Many cars have a small overheating problem on high passes, but usually the problem is mostly driver error and not mechanical. But it is easy to be excited up there looking at the view and not thinking about the engine. If the road up Pikes Peak is like most you have a long slightly hard pull to the top. So the head, pistons, valves, and oil are pretty warm, but the cooling system can handle that quickly so it doesn't register hot. Often you get lucky and pull right into a perfect parking space, then the engine gets unlucky as you turn off the cooling system before it can dump the excess heat. At 14,000 feet the boiling point is down to about 185 degrees and the pressure cap is 9 pounds at sea-level. If you do lose any anti-freeze, please clean or dilute the spill if you can, it is deadly to the small critters that live up there.

The valve stem seals can be replaced without removal the head. The seals on mine are bad and I get a good puff of smoke on cold starts and I usually have to add a quart during the 5,000 oil change cycle, but the engine has no visible leaks.

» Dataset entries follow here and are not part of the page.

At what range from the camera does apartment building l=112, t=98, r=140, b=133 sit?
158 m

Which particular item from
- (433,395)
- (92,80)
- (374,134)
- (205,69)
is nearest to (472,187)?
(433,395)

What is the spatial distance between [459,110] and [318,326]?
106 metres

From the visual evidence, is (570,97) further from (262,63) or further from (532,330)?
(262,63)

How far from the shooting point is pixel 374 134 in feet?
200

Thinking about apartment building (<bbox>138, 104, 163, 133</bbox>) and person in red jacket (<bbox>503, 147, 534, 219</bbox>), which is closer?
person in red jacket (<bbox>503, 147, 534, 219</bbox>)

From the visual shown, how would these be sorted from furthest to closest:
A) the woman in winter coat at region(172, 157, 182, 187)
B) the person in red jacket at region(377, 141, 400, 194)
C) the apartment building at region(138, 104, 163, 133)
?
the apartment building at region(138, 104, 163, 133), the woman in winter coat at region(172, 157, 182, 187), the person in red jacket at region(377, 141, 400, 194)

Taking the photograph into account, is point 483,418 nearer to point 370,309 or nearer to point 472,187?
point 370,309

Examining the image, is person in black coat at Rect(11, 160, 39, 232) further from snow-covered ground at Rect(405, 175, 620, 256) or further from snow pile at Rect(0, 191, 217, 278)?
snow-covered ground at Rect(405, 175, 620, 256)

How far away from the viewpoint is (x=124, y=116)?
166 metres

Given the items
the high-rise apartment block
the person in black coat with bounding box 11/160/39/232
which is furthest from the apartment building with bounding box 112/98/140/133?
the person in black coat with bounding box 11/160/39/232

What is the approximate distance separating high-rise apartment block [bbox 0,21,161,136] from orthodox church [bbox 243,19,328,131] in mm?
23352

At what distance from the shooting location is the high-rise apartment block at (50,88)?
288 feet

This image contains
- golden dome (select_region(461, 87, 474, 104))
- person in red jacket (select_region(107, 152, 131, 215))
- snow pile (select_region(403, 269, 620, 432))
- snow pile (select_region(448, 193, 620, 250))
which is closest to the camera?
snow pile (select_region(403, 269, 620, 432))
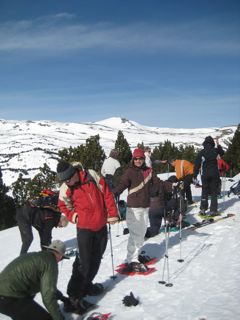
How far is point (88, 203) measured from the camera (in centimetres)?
611

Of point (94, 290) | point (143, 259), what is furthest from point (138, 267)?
point (94, 290)

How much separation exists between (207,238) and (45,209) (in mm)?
4400

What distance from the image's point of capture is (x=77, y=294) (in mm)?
5969

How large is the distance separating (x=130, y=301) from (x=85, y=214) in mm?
1682

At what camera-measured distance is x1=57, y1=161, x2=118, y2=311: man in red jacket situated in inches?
236

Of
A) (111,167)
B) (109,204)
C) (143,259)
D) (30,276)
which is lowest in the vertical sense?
(143,259)

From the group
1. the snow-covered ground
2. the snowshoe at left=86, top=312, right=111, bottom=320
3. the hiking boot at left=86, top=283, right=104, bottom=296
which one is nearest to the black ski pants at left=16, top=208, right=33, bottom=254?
the snow-covered ground

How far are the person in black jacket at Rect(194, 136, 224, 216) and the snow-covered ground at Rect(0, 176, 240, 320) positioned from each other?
1.07m

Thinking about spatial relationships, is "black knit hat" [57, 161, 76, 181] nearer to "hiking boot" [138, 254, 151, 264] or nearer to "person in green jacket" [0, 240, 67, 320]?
"person in green jacket" [0, 240, 67, 320]

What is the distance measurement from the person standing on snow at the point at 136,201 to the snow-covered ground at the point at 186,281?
1.82ft

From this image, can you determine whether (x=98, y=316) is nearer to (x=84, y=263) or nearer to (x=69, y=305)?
(x=69, y=305)

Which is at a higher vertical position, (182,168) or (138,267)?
(182,168)

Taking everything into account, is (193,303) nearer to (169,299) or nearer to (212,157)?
(169,299)

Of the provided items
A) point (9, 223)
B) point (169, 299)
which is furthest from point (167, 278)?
point (9, 223)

Mine doesn't smoke after a long downgrade and after reading this post I wonder if one of my odd driving habits may be helping me. When riding a gear down a long grade I don't like the sold of the high vacuum on the engine, so I tend crack the throttle open just a little while cruising down the grade. I just thought it was from many years driving diesels, but it might help.

The camshaft seal sits under the upper timing cover, so I would look for a leak on the timing cover gasket first. At least for a leak on the back left part of the engine.